Taxation for many millions of American is an anathema and is the hallmark of an intrusive government whittling away their money in the cause of matters of little concern to those most able and willing to earn taxable income.
That Chief Justice Roberts sought refuge in the definition of ‘tax’ to uphold Obama’s health care plan means that not only has he raised the ire of those who care little about affordable health care for all; but has now enraged that non-so silent majority who have scant regard for excessive taxation.
To be fair few could disagree with the merits of the health care argument which centres around the idea that health care shouldn’t be treated as ‘welfare’ but like automobile insurance it should be something that one contributes to in your own interest and in the interest of other users of health care facilities and services.
Is Car Insurance a Tax?
No-one regards car insurance as a ‘tax’ but rather money that is paid in advance to ‘hedge’ against a certain outcomes, the odds of which are determined by reference to certain variables such as age, driving experience, and previous motorway mishaps.
Of course this may be a distinction without a difference because although you may own a car you cannot legally drive it, other than on a private road, without securing private car insurance. You can however ‘opt out’ of the tax by resorting to public transport.

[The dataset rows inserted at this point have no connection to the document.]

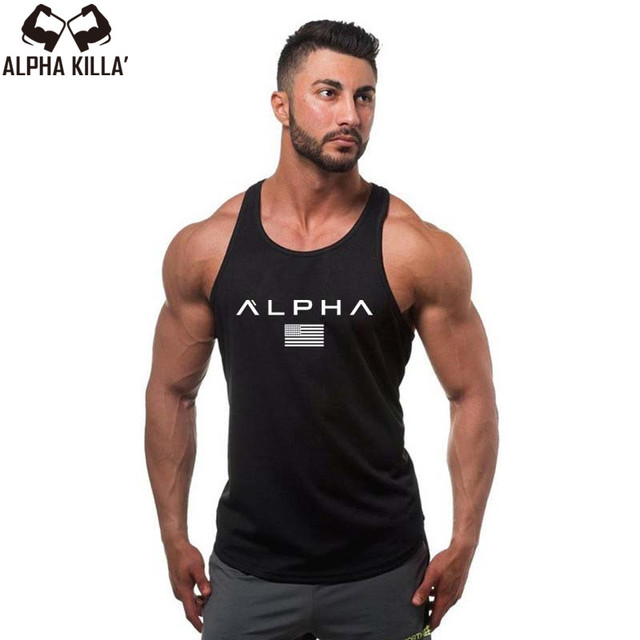 6994186ada0 2018 Men Summer gyms Fitness bodybuilding Hooded Tank Top fashion mens  Crossfit clothing Loose breathable sleeveless shirts Vest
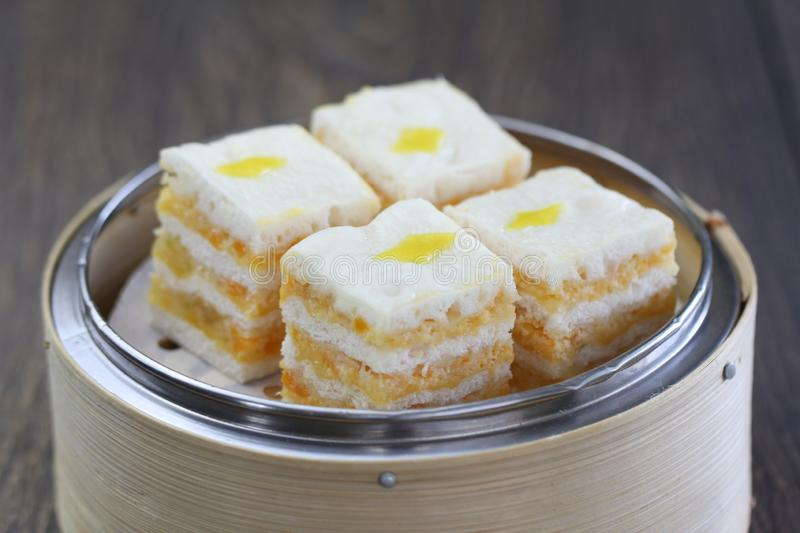 Delicious steamed Creamy Custard Layer Cake. Steamed Creamy Custard Layer Cake with tasteful Hong Kong Style dim sum stock photography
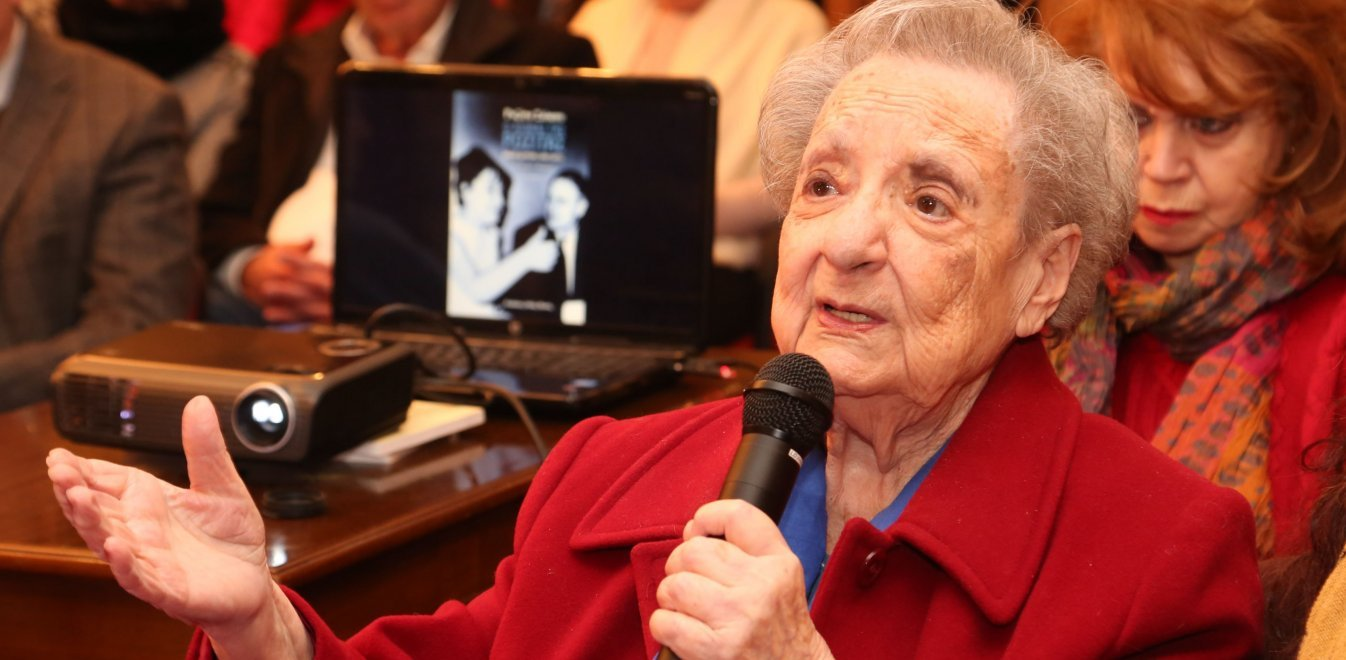 Ροζίτα Σώκου: Στο νοσοκομείο με διπλό εγκεφαλικό η δημοσιογράφος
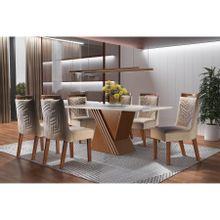 conjunto-mesa-de-jantar-com-6-cadeiras-kioto-em-mdf-suedy-creme-e-castanho-premio-a-EC000025346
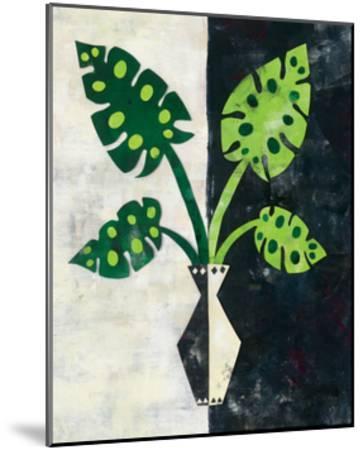 Pretty Palms II-Wild Apple Portfolio-Mounted Art Print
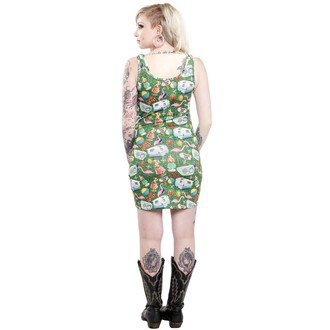 Damen Kleid  SOURPUSS - Trailer Part - Multi Colors, SOURPUSS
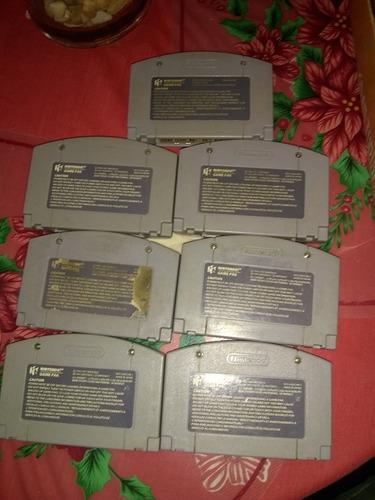 juegos de nintengo 64 diferentes titulos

By calling the penalty for failing to contribute to your own health care a ‘tax’, though necessary to uphold ObamaCARE, the Supreme Court has complicated matters for the President and opened the door for utterances on the plan by his Secretary of State to be introduced in the heavy campaign rhetoric from the ‘anti-establishment’ who have been quick to hail the decision as confirmation of another White house tax on the American public.
Land of the Free?
With Independence Day in two days time national speechifying about the ‘land of the free’ will most certainly turn into national oratory on the ‘recessed land of the ‘over-taxed’.